Dataset:
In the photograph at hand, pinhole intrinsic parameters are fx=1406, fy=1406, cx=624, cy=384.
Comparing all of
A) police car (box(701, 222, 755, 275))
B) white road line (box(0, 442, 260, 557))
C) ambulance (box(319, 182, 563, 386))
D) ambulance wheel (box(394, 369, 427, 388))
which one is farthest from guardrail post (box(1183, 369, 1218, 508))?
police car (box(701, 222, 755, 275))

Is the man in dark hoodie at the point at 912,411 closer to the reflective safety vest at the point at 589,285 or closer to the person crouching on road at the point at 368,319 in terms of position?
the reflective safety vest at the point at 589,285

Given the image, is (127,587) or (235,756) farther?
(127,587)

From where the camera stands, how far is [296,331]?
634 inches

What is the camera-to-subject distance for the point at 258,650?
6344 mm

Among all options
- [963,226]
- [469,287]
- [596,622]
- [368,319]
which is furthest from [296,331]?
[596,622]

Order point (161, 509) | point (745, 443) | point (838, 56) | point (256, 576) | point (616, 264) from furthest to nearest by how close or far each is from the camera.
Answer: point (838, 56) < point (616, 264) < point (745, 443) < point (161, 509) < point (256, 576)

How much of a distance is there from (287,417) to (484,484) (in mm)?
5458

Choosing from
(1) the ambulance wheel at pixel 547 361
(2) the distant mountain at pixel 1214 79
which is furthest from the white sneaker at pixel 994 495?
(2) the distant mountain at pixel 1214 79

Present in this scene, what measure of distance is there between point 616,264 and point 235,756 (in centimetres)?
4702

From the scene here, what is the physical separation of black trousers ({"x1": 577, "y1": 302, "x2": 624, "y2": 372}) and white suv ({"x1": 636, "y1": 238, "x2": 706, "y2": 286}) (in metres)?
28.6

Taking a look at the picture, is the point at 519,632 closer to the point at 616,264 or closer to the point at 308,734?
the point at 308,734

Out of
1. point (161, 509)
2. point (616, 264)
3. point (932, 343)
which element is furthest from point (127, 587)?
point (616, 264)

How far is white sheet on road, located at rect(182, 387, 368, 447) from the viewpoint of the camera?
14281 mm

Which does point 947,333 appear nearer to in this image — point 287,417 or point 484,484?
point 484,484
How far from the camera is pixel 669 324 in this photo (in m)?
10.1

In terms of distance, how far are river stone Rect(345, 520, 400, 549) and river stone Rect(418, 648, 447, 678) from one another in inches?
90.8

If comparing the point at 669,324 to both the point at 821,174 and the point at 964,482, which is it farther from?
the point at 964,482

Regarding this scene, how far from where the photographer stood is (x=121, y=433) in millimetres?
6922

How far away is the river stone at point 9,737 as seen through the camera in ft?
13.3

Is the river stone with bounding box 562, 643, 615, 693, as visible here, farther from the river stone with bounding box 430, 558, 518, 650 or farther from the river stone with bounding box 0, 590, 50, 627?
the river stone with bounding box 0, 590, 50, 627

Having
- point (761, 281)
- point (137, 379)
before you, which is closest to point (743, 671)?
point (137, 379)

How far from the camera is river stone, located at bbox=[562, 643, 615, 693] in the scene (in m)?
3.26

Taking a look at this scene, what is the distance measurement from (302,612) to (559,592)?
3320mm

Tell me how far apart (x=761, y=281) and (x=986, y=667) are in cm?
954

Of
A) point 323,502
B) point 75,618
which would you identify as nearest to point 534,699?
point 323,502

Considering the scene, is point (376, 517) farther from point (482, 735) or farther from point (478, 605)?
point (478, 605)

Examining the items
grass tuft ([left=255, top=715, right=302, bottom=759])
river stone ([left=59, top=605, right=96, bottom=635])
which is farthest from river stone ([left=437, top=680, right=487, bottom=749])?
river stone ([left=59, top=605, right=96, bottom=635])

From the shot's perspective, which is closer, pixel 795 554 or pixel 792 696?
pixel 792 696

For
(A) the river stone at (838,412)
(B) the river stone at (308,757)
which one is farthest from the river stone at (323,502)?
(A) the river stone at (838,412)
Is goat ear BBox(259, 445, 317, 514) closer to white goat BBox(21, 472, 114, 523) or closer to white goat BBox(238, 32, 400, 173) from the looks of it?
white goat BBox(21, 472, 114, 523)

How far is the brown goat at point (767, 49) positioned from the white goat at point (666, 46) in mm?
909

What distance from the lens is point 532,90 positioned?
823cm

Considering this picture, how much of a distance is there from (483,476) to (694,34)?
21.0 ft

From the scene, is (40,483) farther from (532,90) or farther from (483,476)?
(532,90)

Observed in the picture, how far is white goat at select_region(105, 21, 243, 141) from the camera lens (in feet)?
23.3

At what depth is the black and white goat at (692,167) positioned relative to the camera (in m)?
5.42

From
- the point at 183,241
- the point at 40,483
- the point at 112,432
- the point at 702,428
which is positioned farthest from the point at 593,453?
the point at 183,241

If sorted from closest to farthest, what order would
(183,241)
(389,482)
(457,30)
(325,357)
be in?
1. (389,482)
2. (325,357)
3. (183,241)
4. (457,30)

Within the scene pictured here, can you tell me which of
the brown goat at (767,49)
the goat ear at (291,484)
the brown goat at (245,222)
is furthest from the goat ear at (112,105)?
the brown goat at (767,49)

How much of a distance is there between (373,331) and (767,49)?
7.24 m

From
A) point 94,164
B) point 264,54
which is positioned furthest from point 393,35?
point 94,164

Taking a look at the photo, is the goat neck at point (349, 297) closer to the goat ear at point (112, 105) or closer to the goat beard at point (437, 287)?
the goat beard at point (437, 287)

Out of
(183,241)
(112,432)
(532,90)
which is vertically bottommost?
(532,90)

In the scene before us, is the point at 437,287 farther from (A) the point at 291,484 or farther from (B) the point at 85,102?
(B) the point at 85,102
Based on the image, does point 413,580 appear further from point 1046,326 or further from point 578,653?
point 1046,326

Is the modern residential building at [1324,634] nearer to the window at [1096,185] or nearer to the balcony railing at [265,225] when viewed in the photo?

Goal: Set down, word for word, the rows from the very first line above through the line containing "D) ambulance wheel (box(394, 369, 427, 388))", including both of those lines.

Completed exercise:
In the photograph at hand, pinhole intrinsic parameters are fx=1406, fy=1406, cx=624, cy=384.
Comparing all of
A) police car (box(701, 222, 755, 275))
B) white road line (box(0, 442, 260, 557))
C) ambulance (box(319, 182, 563, 386))
D) ambulance wheel (box(394, 369, 427, 388))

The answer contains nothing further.